When the United States Marine Corps landed on Guadalcanal in 1942 there was a very high expectation of failure. No one had stopped the Imperial Japanese Army. No one had taken one square meter of land away from them that they had occupied. No one had been able to find a way to even so much as slow them down for very long, except the doomed Marines at Wake Island, early in the war. Privately, British officials worried that if the Marines landed on Guadalcanal they might well be wiped out and along with them any sort of support aircraft, ships, and material. This would leave the South Pacific and Australia undefended and open to invasion. The idea that a bunch of very young, very inexperienced, and very exposed Marines could take on the very best army, navy, and air force in the Pacific was foolish, at the very best.
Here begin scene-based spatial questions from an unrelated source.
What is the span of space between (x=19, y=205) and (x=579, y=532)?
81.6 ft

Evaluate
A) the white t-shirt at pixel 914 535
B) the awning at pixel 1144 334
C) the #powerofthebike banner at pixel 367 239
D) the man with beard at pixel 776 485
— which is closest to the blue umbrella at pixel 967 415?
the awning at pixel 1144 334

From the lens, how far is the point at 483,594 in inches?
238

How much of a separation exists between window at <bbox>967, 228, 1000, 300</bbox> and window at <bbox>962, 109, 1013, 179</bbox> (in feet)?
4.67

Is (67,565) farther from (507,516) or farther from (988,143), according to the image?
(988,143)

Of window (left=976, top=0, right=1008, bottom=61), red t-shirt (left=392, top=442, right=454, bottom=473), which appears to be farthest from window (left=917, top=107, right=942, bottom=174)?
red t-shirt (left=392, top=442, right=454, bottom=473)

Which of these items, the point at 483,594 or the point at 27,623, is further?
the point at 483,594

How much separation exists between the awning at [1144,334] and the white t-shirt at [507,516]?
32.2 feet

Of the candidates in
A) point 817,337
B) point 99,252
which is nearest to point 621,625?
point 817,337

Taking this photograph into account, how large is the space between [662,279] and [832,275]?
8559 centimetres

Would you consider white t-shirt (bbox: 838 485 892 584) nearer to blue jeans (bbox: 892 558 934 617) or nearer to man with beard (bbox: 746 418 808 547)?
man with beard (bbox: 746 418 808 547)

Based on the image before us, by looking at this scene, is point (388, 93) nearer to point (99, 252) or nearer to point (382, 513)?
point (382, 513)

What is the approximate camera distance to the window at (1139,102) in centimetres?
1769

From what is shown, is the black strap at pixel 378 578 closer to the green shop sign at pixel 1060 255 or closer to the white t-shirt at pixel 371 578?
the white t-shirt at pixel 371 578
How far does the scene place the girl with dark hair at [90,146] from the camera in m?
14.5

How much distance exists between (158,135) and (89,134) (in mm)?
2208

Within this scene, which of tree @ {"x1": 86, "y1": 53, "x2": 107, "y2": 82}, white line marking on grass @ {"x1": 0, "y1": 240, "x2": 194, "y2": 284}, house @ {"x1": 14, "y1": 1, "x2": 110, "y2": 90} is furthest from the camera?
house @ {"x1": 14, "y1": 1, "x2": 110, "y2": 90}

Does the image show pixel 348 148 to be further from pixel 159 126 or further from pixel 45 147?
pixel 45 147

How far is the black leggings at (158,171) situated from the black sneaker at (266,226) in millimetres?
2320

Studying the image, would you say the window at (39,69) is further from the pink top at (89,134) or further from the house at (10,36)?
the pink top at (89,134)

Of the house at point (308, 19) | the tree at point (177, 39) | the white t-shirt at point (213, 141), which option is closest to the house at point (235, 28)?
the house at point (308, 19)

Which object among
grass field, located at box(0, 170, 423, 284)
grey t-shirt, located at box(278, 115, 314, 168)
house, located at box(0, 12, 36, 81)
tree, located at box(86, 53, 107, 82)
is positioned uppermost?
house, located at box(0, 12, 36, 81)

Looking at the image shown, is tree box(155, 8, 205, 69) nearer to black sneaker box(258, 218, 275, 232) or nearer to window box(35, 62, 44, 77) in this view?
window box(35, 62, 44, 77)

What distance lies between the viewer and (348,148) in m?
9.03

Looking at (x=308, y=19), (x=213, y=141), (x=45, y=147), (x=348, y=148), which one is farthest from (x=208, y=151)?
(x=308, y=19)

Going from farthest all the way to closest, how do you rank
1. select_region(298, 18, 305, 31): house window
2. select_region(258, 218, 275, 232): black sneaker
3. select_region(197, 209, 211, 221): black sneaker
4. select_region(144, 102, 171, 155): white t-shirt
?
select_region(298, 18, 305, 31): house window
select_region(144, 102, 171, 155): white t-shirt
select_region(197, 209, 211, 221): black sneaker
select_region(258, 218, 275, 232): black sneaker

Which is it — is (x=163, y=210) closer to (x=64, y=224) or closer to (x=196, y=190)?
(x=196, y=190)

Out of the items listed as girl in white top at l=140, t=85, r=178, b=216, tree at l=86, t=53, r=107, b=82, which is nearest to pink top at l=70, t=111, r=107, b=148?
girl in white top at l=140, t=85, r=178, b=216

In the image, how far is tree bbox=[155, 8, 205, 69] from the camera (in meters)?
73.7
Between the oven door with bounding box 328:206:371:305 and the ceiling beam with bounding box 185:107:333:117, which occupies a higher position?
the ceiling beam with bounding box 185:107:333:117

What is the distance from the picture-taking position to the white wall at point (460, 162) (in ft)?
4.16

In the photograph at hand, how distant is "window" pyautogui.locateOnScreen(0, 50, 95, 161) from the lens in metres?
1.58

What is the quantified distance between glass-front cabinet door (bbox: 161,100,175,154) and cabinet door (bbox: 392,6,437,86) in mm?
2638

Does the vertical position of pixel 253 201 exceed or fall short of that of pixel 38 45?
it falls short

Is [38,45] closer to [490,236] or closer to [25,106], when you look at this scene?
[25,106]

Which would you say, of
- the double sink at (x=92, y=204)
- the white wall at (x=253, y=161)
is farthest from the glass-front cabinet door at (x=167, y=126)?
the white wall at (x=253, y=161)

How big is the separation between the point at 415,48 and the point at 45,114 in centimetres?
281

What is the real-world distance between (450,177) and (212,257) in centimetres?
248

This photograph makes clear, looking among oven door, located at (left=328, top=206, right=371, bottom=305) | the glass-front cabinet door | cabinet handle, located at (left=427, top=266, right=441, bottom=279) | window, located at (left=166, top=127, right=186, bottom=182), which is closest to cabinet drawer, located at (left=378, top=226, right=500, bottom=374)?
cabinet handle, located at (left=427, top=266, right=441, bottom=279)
Yet there were members of the American military that thought that someone, somehow, somewhere, had to make a stand and fight. They appointed Archer Vandergrift as the commander of the invasion force then proceeded to strip away men, aircraft, support ships, and all manner of resources from that force. On an island where there was very little intelligence on what might be there or what sort of resistance might be met, the United States Marine Corp landed, and meant to stay.
These were men who did not yet have the modern M-1 Garand rifles. They were instead armed with World War One bolt action rifles. There were men who were without heavy artillery support. These were men right out of basic training with just a couple of weeks of training in New Zealand and they were going against some of the very best troops the Imperial Japanese Army had to offer.
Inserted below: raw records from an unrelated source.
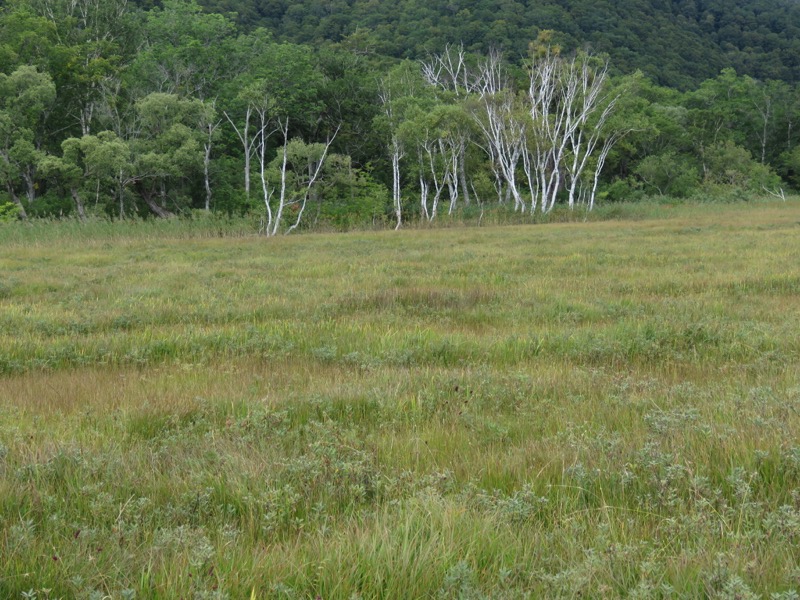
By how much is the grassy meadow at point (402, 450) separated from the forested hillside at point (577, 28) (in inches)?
2945

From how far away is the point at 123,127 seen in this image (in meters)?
39.5

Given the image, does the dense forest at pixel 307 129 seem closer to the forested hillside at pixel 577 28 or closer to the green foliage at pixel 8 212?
the green foliage at pixel 8 212

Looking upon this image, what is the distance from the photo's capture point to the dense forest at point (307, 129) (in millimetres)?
33906

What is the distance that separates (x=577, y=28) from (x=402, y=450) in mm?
111664

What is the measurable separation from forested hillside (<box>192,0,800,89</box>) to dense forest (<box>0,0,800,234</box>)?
699 inches

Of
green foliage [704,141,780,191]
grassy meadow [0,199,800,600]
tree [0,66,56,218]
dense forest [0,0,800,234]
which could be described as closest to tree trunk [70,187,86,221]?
dense forest [0,0,800,234]

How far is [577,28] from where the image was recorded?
98125 millimetres

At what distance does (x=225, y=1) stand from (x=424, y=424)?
90.6m

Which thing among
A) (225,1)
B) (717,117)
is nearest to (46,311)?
(717,117)

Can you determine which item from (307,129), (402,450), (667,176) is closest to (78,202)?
(307,129)

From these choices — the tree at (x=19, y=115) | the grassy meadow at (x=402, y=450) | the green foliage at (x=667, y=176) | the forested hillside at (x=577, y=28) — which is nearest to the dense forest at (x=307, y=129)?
the tree at (x=19, y=115)

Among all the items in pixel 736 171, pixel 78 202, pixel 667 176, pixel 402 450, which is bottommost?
pixel 402 450

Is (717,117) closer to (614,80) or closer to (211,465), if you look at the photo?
(614,80)

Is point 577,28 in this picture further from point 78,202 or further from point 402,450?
Answer: point 402,450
For six long months the United States Marine Corp and the Imperial Japanese Army locked into a death struggle that would ultimately decide the fate of the war in the Pacific. Men died of tropical diseases, starvation, madness, suicide, and they also died in combat by the thousands. Ships and aircraft went down in flames. Aircraft carriers were lost and Vandergrift actually gave orders at one point that all secret documents be destroyed because he was convinced they could not hold out against the Japanese.
But they did.
Time and time and time again, the Marines held their ground, beat back an attack, fought with bare fists and bayonets, slipped in blood, mud, gore and the remains of men who had died months ago, and they held. And then they started pushing the Imperial Japanese Army off the island of Guadalcanal and ultimately out of the Pacific.
On this 4th of July, I would ask that you remember Guadalcanal. I ask that you look up that battle, or any other battle in any other of the long hard wars this country has fought, and find the name of just one man, just one, who died in the jungle, or the air, or under the water, and remember that name for just one day. Carry that name with you to a party or a movie or to a fireworks display, and while you are there say out loud, “Thank you…” and meant it.
Our freedom was paid for in blood. We are allowed to be who we are because very brave and sometimes, very foolish men, took up arms against what seemed to be undefeatable foes and somehow, someway, proved victorious.
Thank you, Lofton Henderson, for being very brave, and very foolish, and for daring to face certain death, unimaginable odds, and helping one of the most impossible victories in human history. Your example in battle sets a standard that few can achieve yet all can stand in awe of for all time.
Everything I have, everything I am, all I will ever become, I owe.